While crawling by crawlers is important for a site, indexing all pages is not particularly valuable. Moreover, if the site has draft copies of sections with duplicated content or technical sections that are not optimized for SEO rules, it can even be harmful.
Therefore, some sections must be closed from search robots using one of three methods:
1. Noindex HTML tag. It is used in this section <head>along with other meta tags. It looks like <metaname="robots” content="noindex, nofollow">. To prevent robots from indexing the page but clicking on the links posted on it, you should specify content="noindex, follow”.
2. robots.txt file. Pages not mentioned in it will be crawled by default. To block them, use the “Disallow:” command.
3. HTTP code 403. It is configured in the web server admin panel. Sends users to a page with explanations and instructions. If you wish, you can block a page for robots from a particular search engine or visitors from a specific country.
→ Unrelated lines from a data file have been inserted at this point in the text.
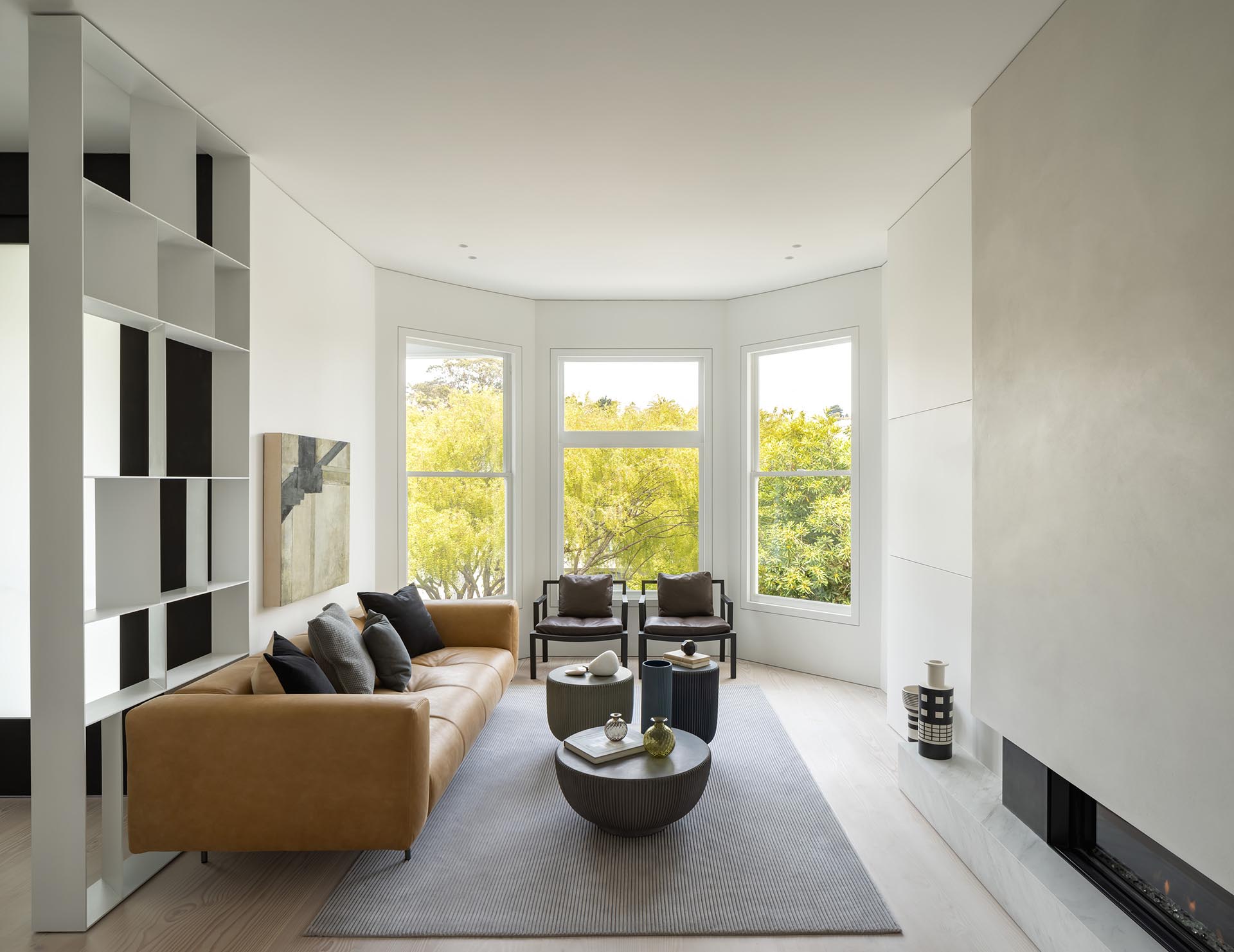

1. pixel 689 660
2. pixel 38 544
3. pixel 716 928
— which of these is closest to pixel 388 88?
pixel 38 544

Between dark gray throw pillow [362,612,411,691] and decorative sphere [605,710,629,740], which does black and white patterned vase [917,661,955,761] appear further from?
dark gray throw pillow [362,612,411,691]

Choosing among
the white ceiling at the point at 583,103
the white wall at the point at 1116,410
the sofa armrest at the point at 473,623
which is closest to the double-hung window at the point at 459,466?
the sofa armrest at the point at 473,623

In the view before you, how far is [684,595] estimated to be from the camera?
5.73 meters

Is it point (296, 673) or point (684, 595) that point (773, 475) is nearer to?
point (684, 595)

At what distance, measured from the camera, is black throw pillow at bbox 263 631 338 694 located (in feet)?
9.40

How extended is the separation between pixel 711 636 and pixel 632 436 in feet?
5.95

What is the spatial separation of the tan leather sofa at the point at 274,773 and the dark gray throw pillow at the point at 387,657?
97 cm

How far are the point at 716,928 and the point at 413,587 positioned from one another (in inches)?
110

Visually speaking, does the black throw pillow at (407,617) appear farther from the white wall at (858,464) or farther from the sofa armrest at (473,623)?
the white wall at (858,464)

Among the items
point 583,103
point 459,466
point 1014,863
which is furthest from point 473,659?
point 583,103

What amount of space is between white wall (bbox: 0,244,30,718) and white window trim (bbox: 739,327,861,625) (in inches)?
180

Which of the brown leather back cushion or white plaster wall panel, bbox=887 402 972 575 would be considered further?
the brown leather back cushion

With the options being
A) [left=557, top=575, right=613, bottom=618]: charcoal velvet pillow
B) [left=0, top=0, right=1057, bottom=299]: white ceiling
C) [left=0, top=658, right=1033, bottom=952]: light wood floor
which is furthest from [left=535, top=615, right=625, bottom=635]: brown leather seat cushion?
→ [left=0, top=0, right=1057, bottom=299]: white ceiling

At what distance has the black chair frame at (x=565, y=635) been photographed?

In this case, it is better not to abuse the latter method. If it sees an error, the crawler will try again later, and after several similar answers, it will permanently remove the page from the index. It will have to be restored manually.
findings
In simple words, indexing is adding a site and its individual pages to a search engine database. This is done automatically, but this process can be time-consuming, so you should request a manual scan for the first time. Subsequently, in order to establish regular indexing, you will need to increase link mass, optimize content quality, update instructions for robots and speed up site loading.
You can view the site's indexing history and check for errors in the admin panel, for example, in Google Search Console. It should be remembered that not all pages need to be indexed — technical sections and drafts should be hidden from search engines. To do this, you can use HTML meta tags, commands in the robots.txt file, and the server's HTTP response.